Beim European Media Art Festival (EMAF) in Osnabrück 2016 hat die Jury des Verbands der deutschen Filmkritik Fabiano Mixos Film „Woman Without Mandolin“ (D, 4:47 Min) ausgezeichnet.

Der EMAF-Medienkunst-Preis der deutschen Filmkritik wird an eine herausragende deutsche Arbeit des Festivals vergeben und ist mit 1000 Euro dotiert.

 

Begründung:

Woman Without Mandolin zeigt uns das Portrait einer Frau – ein Portrait in Bewegung. Ein Gesicht und einen Körper durch die Zeit zerschnitten und geteilt - in der Zeit und durch die Zeit gefaltet.
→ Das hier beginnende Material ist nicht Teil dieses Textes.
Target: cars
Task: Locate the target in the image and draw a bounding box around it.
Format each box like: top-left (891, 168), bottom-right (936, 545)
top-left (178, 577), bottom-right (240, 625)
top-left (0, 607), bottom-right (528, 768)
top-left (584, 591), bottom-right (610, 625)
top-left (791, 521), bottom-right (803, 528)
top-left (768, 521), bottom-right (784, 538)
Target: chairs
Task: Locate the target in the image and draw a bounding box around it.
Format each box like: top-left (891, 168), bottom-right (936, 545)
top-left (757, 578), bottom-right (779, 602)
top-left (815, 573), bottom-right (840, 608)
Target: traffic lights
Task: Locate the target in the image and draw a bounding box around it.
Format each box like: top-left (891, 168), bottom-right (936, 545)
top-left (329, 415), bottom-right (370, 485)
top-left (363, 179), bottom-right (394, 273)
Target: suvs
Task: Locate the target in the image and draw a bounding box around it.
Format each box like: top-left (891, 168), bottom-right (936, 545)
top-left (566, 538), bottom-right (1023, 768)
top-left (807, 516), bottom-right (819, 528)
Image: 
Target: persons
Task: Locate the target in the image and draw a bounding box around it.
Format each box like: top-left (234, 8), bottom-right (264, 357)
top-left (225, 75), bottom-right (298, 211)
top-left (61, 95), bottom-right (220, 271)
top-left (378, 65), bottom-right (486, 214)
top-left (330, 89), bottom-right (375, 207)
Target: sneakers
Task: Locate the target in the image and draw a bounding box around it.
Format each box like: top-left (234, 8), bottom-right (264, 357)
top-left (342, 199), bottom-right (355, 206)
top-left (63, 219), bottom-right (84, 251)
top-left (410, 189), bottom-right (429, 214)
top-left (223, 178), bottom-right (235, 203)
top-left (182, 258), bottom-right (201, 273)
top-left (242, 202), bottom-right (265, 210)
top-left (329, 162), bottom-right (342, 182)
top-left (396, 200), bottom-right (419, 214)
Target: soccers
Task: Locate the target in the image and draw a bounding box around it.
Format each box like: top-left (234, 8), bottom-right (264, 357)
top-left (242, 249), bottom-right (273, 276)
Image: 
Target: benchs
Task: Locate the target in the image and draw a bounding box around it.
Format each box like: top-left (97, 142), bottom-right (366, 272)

Dieser kunstvolle und poetische Film von Fabiano Mixo ist nicht nur inspiriert von der kubistischen Malerei und ihren Meistern, er ist vielmehr deren Aktualisierung durch die Möglichkeiten der Audiovisualität, durch die Montage, die für die Dauer eines Films unaufhörlich fragmentiert und neue Proportionen schafft.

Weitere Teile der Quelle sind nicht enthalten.